### Assigned task:
Leaving out the pictures, retype the lines from the top of the listing through the line with "Plus on est" exactly.

::::::::

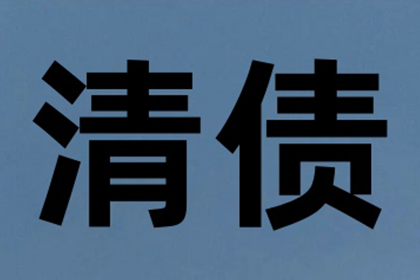 清债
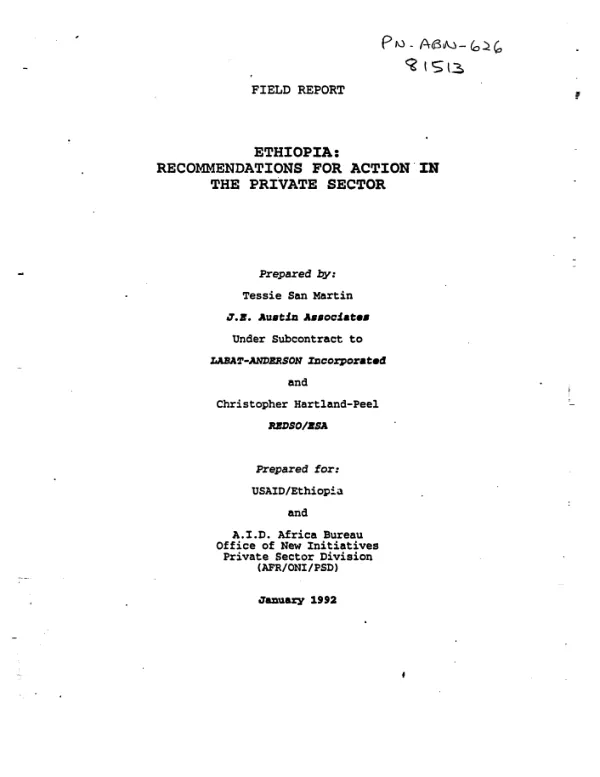 PN-ABN-626
81513

FIELD REPORT

ETHIOPIA:
RECOMMENDATIONS FOR ACTION IN
THE PRIVATE SECTOR

Prepared by:

Tessie San Martin

J.E. Austin Associates

Under Subcontract to

LABAT-ANDERSON Incorporated

and

Christopher Hartland-Peel

REDSO/ESA

Prepared for:

USAID/Ethiopia

and

A.I.D. Africa Bureau
Office of New Initiatives
Private Sector Division
(AFR/ONI/PSD)

January 1992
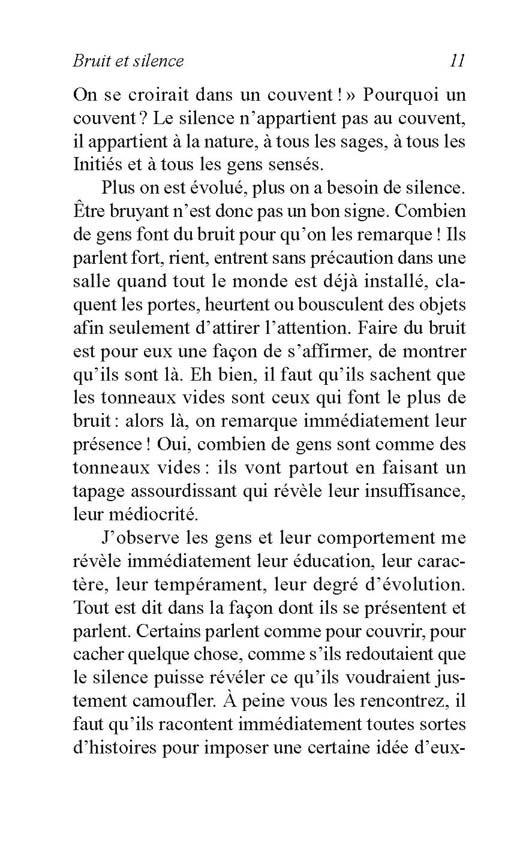 Bruit et silence 11

On se croirait dans un couvent ! » Pourquoi un couvent ? Le silence n'appartient pas au couvent, il appartient à la nature, à tous les sages, à tous les Initiés et à tous les gens sensés.

Plus on est évolué, plus on a besoin de silence. Être bruyant n'est donc pas un bon signe. Combien de gens font du bruit pour qu'on les remarque ! Ils parlent fort, rient, entrent sans précaution dans une salle quand tout le monde est déjà installé, claquent les portes, heurtent ou bousculent des objets afin seulement d'attirer l'attention. Faire du bruit est pour eux une façon de s'affirmer, de montrer qu'ils sont là. Eh bien, il faut qu'ils sachent que les tonneaux vides sont ceux qui font le plus de bruit : alors là, on remarque immédiatement leur présence ! Oui, combien de gens sont comme des tonneaux vides : ils vont partout en faisant un tapage assourdissant qui révèle leur insuffisance, leur médiocrité.

J'observe les gens et leur comportement me révèle immédiatement leur éducation, leur caractère, leur tempérament, leur degré d'évolution. Tout est dit dans la façon dont ils se présentent et parlent. Certains parlent comme pour couvrir, pour cacher quelque chose, comme s'ils redoutaient que le silence puisse révéler ce qu'ils voudraient justement camoufler. À peine vous les rencontrez, il faut qu'ils racontent immédiatement toutes sortes d'histoires pour imposer une certaine idée d'eux-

::::::::

### Result of the exercise:
 清债
 PN-ABN-626
81513

FIELD REPORT

ETHIOPIA:
RECOMMENDATIONS FOR ACTION IN
THE PRIVATE SECTOR

Prepared by:

Tessie San Martin

J.E. Austin Associates

Under Subcontract to

LABAT-ANDERSON Incorporated

and

Christopher Hartland-Peel

REDSO/ESA

Prepared for:

USAID/Ethiopia

and

A.I.D. Africa Bureau
Office of New Initiatives
Private Sector Division
(AFR/ONI/PSD)

January 1992
 Bruit et silence 11

On se croirait dans un couvent ! » Pourquoi un couvent ? Le silence n'appartient pas au couvent, il appartient à la nature, à tous les sages, à tous les Initiés et à tous les gens sensés.

Plus on est évolué, plus on a besoin de silence. Être bruyant n'est donc pas un bon signe. Combien de gens font du bruit pour qu'on les remarque ! Ils parlent fort, rient, entrent sans précaution dans une salle quand tout le monde est déjà installé, claquent les portes, heurtent ou bousculent des objets afin seulement d'attirer l'attention. Faire du bruit est pour eux une façon de s'affirmer, de montrer qu'ils sont là. Eh bien, il faut qu'ils sachent que les tonneaux vides sont ceux qui font le plus de bruit : alors là, on remarque immédiatement leur présence ! Oui, combien de gens sont comme des tonneaux vides : ils vont partout en faisant un tapage assourdissant qui révèle leur insuffisance, leur médiocrité.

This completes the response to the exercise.